-Fully qualified path names in distributed log splitting.
lars hofhansl 2013-02-05, 07:32
We just found ourselves in an interesting pickle.
We were upgrading one of our clusters from HBase 0.94.0 on Hadoop 1.0.4 to HBase 0.94.4 on top of Hadoop 2.
The cluster has been setup a while ago and the old shutdown script had a bug and shutdown HBase and HDFS uncleanly.
Assuming that the log will be replayed we upgraded Hadoop to 2.0.x, and verified that from a file system view everything is OK.
The new HDFS runs with an HA NameNode, so the FS changed from hdfs://<old host name> to hdfs://<ha cluster name>
Then we brought up HBase and found it stuck in splitting logs forever.
In the log we see messages like these:
2013-02-05 06:22:31,045 ERROR org.apache.hadoop.hbase.regionserver.SplitLogWorker: unexpected error
hdfs://<old NN host>/.logs/<rs host>,60020,1358540589323-splitting/<rs host>%2C60020%2C1358540589323.1359962644861,
expected: hdfs://<ha cluster name>
So it looks like distributed log splitting stores the full HDFS path name including the host, which seems unnecessary.
This path is stored in ZK.
So all in all it seems that only can happen if all the following is true: unclean shutdown, keeping the same ZK ensemble, changed FS.

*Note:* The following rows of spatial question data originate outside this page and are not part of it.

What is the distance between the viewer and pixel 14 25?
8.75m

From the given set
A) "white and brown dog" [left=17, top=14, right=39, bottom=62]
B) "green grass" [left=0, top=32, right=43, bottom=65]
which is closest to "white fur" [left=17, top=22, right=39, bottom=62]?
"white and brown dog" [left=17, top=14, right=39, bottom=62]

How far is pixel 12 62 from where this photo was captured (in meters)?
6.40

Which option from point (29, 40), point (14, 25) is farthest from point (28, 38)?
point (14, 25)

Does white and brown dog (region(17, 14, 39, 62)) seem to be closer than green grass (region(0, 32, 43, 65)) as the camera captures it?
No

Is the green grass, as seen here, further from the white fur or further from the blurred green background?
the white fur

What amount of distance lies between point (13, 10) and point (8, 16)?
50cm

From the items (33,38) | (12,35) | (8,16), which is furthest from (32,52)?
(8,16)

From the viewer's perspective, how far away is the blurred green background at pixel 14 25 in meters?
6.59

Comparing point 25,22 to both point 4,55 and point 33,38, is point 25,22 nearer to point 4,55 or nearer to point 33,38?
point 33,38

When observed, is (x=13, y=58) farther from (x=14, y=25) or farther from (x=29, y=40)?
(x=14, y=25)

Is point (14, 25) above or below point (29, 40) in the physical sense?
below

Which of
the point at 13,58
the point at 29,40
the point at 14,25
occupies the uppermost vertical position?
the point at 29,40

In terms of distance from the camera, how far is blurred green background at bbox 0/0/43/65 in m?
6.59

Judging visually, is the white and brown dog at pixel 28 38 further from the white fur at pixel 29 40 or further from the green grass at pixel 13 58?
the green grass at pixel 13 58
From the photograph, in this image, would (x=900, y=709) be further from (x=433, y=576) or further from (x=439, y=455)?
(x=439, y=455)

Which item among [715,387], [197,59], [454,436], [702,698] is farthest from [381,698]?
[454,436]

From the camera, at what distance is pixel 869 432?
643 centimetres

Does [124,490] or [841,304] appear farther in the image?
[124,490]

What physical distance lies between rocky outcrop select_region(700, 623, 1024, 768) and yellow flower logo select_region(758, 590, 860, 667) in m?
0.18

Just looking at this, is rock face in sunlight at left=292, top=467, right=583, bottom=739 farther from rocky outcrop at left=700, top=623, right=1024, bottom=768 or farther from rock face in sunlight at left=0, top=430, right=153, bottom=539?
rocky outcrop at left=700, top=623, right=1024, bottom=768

The data is not important, we can just blow it away, but we want to prove that we could recover the data if we had to.
It seems we have three options:
1. Blow away the data in ZK under "splitlog", and restart HBase. It should restart the split process with the correct pathnames.
2. Temporarily change the config for the region server to set the root dir to hdfs://<old NN host>, bounce HBase. The log splitting should now be able to succeed.
3. Downgrade back to the old Hadoop (we kept a copy of the image).
We're trying option #2, to see whether that would fix it. #1 should work too.
Has anybody else experienced this?
It seems that would also limit our ability to take a snapshot of a filesystem and move it to somewhere else, as the hostnames are hardcoded, at least in ZK for log splitting.